Tra disillusioni, pregiudizi e mancanza di informazioni esatte l’Italia continua ad assistere ad un vero e proprio esodo di studenti che dopo il diploma lasciano il Mezzogiorno e si trasferiscono al Centro-Nord per frequentare l’università.
Se fino a pochi anni fa il vero grande problema in materia di istruzione era il calo delle iscrizioni – che dal 2003 al 2015 ha fatto perdere il 20% delle matricole agli atenei italiani – oggi il nodo principale è la fuga di talenti dal Sud. Da uno studio realizzato dall’Istituto di ricerca socioeconomica italiana Censis per Confcooperative emerge, infatti, che “solo” nell’anno accademico 2014-2015 quasi 23.000 giovani universitari si sono spostati verso le regioni del Centro-Nord, che di conseguenza vantano un esercito di ben 168mila iscritti meridionali.
Un fenomeno allarmante, che provoca enormi costi economici per il sistema universitario e per le famiglie del Sud.
E se pensiamo alle tasse che le famiglie pagano per sostenere l’istruzione universitaria dei loro figli è subito chiaro che questo allontanamento di massa provoca un’enorme perdita di risorse per il sistema universitario meridionale, pari a 122 milioni di euro.
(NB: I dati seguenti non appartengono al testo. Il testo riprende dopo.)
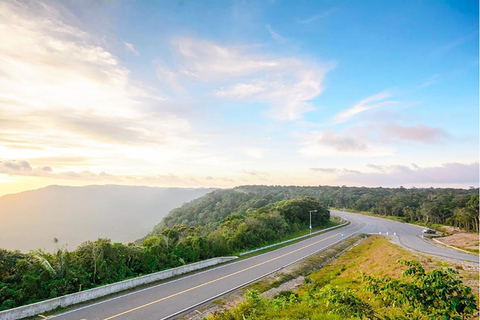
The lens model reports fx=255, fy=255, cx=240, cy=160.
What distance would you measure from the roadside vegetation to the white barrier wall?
697 centimetres

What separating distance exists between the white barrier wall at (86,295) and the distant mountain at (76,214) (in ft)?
160

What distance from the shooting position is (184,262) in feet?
72.6

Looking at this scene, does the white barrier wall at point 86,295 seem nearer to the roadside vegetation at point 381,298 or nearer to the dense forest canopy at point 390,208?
the roadside vegetation at point 381,298

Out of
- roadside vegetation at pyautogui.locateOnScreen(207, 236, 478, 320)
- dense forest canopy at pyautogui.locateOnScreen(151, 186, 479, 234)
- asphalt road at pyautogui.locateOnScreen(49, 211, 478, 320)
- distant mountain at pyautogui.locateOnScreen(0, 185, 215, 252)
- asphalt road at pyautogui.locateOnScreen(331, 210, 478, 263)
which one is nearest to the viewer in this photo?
roadside vegetation at pyautogui.locateOnScreen(207, 236, 478, 320)

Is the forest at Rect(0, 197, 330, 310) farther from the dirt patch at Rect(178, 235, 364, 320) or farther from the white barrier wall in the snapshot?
the dirt patch at Rect(178, 235, 364, 320)

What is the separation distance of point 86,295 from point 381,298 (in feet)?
50.7

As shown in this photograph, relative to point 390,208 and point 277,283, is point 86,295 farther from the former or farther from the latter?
point 390,208

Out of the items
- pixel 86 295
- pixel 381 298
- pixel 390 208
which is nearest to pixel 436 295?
pixel 381 298

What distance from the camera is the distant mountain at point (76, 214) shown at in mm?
88625

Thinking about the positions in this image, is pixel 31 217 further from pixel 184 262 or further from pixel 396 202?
pixel 396 202

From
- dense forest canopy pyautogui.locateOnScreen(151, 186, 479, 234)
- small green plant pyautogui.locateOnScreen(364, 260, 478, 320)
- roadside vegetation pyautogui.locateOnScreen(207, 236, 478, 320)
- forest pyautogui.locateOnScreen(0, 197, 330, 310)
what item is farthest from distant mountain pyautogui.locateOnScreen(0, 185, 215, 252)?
small green plant pyautogui.locateOnScreen(364, 260, 478, 320)

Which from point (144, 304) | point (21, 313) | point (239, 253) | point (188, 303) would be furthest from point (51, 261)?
point (239, 253)

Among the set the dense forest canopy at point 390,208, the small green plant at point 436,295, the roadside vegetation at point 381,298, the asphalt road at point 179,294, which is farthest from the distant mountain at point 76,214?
the small green plant at point 436,295

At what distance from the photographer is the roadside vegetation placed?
14.8 ft
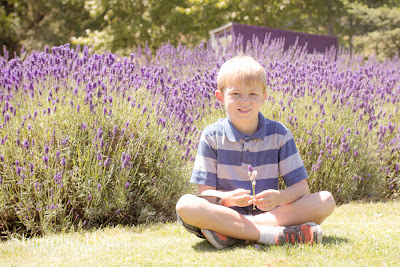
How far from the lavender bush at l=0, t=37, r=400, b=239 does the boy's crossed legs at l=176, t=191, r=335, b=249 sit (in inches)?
29.2

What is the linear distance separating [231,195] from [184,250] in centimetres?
43

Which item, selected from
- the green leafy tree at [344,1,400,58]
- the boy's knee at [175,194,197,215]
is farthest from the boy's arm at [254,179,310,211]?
the green leafy tree at [344,1,400,58]

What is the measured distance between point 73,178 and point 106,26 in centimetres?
1405

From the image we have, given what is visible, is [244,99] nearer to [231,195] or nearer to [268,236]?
[231,195]

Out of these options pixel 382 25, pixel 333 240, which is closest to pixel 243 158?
pixel 333 240

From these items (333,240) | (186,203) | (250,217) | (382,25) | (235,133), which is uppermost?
(382,25)

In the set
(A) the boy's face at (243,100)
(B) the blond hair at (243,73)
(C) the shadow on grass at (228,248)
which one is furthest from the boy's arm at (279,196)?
(B) the blond hair at (243,73)

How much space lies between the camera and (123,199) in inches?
127

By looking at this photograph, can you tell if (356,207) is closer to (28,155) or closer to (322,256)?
(322,256)

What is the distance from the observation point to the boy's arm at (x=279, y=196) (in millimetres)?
2482

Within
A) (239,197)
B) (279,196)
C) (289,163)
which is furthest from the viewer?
(289,163)

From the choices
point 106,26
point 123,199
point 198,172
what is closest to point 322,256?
point 198,172

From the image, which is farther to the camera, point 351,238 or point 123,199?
point 123,199

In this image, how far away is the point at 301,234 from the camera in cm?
262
All’opposto, l’indagine parla di un guadagno di 248 milioni di euro per le università settentrionali, chiarendo che questo trend, se dovesse proseguire, da qui a dieci anni causerebbe un notevole impoverimento per le università meridionali – superiore al miliardo di euro -, un aumento della spesa per le tasse universitarie sostenute dalle famiglie – pari a 1,2 miliardi – e una disponibilità di risorse aggiuntive per le università del Centro-Nord intorno ai 2,5 miliardi.
Per non parlare dell’enorme perdita sociale e culturale che la fuga di talenti al Nord arreca al Mezzogiorno. Nel 2013 ben 26.000 laureati hanno lasciato il Sud; nel 2008 erano stati 19.000.
Ma non solo: sempre nel 2013 sono stati 5000 i giovani talenti che hanno scelto di abbandonare l’Italia per trasferirsi all’estero, e il XVIII Rapporto del Consorzio Interuniversitario AlmaLaurea rivela che i nostri ragazzi sono molto apprezzati e ricercati all’estero. “Al 51% degli studenti che partecipa al programma Erasmus+ viene proposto di restare a lavorare lì, a fronte di una media europea del 30% – spiega il Presidente di AlmaLaurea, Ivano Dionigi -. E questo non avviene solo grazie alle università, ma anche alla scuola secondaria che a mio avviso forma gli studenti più colti d’Europa. Si tratta di una scelta che impone attente riflessioni perché occorre sostenere spese notevoli. Investire nel diritto allo studio è fondamentale. Quello degli atenei è un ruolo sociale importante, in particolare sui fronti dell’orientamento in entrata e in uscita e dell’internazionalizzazione. Per questo l’università, senza perdere la propria autonomia, deve stringere sinergie con le imprese e studiare corsi che permettano di entrare subito nel mondo del lavoro. E sono necessari interventi che ristabiliscano le chance di competizione per il sistema universitario meridionale e aumentino il grado di attrattività degli atenei del Mezzogiorno”.